I’m a huge fan of grab and go breakfasts not only for the kids, but for myself too.  I usually just drink my coffee early and don’t really want anything right away but I am one of those people who gets hangry pretty quickly and taking something with me is key.  Usually it consists of a smoothie of one sort or another, but I’m definitely on board for this whole overnight oats craze. I found one on The Greatist. It has a great schedule too: make a 3-jar batch on Sunday night and a 2-jar batch on Wednesday night. They recommend making 3 at a time due to their shelf life.

Overnight Oats

Ingredients:

3 cups rolled oats

5 cups almond milk or milk of your choice

3 bananas

1 1/4 cup blueberries

5 Tbsp chia seeds

5 tsp cinnamon 

Directions:

Add all ingredients into a mason jar, give it a good shake, then seal with a lid, and leave overnight for up to three days.

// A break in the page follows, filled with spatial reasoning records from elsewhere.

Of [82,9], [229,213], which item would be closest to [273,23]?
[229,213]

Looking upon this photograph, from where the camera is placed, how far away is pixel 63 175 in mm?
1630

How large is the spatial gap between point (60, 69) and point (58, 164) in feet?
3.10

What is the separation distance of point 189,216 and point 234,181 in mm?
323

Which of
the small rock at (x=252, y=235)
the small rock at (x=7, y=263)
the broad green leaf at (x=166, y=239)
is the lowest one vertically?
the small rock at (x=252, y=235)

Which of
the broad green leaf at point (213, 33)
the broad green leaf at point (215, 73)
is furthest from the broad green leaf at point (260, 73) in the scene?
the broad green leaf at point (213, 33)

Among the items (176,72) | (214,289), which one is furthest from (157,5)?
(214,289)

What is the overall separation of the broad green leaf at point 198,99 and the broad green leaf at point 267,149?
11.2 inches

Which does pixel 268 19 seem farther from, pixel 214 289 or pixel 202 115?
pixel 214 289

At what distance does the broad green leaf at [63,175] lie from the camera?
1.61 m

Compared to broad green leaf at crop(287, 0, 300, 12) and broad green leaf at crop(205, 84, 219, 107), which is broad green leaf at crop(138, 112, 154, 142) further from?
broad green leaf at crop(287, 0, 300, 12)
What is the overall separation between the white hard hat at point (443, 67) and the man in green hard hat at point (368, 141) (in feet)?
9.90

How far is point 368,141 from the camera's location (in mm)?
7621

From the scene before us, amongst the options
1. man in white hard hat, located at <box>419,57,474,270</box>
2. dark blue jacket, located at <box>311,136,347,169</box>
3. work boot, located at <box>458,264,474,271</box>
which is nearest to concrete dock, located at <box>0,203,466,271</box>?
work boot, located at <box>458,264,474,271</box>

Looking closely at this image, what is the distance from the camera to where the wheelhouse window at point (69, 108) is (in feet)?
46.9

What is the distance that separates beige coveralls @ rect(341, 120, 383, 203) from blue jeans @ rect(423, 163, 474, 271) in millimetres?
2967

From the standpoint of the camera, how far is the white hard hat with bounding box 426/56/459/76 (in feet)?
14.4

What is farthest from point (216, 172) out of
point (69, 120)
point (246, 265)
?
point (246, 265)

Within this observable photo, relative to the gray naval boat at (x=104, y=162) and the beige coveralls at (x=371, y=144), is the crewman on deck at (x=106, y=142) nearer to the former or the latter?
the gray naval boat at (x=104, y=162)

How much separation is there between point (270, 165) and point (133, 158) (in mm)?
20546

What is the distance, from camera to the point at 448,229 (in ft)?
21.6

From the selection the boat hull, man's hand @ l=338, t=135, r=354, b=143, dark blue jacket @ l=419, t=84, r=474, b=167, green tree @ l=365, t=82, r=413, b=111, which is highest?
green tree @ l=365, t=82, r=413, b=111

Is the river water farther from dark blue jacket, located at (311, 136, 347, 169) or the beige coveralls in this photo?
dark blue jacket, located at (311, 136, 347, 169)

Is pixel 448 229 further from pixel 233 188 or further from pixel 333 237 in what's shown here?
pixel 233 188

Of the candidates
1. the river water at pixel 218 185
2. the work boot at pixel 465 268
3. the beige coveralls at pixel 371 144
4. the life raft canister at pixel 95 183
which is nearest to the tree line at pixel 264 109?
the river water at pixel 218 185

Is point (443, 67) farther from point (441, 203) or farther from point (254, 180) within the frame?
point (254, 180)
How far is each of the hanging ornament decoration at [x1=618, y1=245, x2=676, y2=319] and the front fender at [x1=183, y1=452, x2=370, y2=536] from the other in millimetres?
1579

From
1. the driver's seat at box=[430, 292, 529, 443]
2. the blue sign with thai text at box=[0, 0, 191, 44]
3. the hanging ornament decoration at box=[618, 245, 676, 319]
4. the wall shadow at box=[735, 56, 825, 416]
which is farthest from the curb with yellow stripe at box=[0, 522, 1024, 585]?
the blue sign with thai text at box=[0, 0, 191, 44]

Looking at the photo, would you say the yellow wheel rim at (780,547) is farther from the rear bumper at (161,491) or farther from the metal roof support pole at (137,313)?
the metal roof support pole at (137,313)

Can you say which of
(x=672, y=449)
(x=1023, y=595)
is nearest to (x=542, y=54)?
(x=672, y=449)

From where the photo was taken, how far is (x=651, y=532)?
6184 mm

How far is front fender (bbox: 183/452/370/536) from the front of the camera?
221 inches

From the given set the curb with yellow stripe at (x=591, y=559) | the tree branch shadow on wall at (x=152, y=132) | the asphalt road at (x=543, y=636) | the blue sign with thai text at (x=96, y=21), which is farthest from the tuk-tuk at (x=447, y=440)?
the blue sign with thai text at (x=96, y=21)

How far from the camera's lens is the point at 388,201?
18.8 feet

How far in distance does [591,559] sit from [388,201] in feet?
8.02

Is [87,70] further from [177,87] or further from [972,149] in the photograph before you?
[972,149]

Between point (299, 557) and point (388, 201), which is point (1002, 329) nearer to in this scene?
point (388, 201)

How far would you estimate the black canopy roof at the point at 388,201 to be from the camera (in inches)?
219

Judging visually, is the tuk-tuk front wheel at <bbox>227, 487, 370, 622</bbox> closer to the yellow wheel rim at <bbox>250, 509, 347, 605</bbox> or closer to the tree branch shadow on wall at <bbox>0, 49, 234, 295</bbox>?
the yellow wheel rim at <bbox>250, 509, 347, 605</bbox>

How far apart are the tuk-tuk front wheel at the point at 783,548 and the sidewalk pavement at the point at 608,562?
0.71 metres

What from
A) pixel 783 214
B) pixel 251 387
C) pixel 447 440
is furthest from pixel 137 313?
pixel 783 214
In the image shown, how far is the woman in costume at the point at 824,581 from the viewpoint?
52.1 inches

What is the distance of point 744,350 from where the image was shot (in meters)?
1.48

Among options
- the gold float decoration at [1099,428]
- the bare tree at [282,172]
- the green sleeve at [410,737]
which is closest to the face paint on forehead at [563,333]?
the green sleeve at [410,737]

You need to meal prep three jars on Sunday night and two on Wednesday night. Why? We don’t recommend leaving your oats for longer than three days, because they will get super goopy, and we’re not into that.

Grab a spoon and dig in.
The only effort you need to put into breakfast in the a.m. is a twist of the mason jar lid (hey, sometimes that’s tough, so don’t think you’re being lazy!). Open the fridge, grab your mason jar, dip your spoon into the kick-ass morning meal, and try to think what life was like before you were so organized.

Notes:

We’ll say it again. Overnight oats can get soggy if they sit too long, which is why we recommend making a second batch on Wednesday.

You can swap in or add any milk, fruit, nut butter, or spice to the mix. The world is your oatmeal.

If you follow a gluten-free diet, gluten-free rolled oats are available at many grocery stores or Amazon.

Wish your oats were warm? Pop them in the nuker.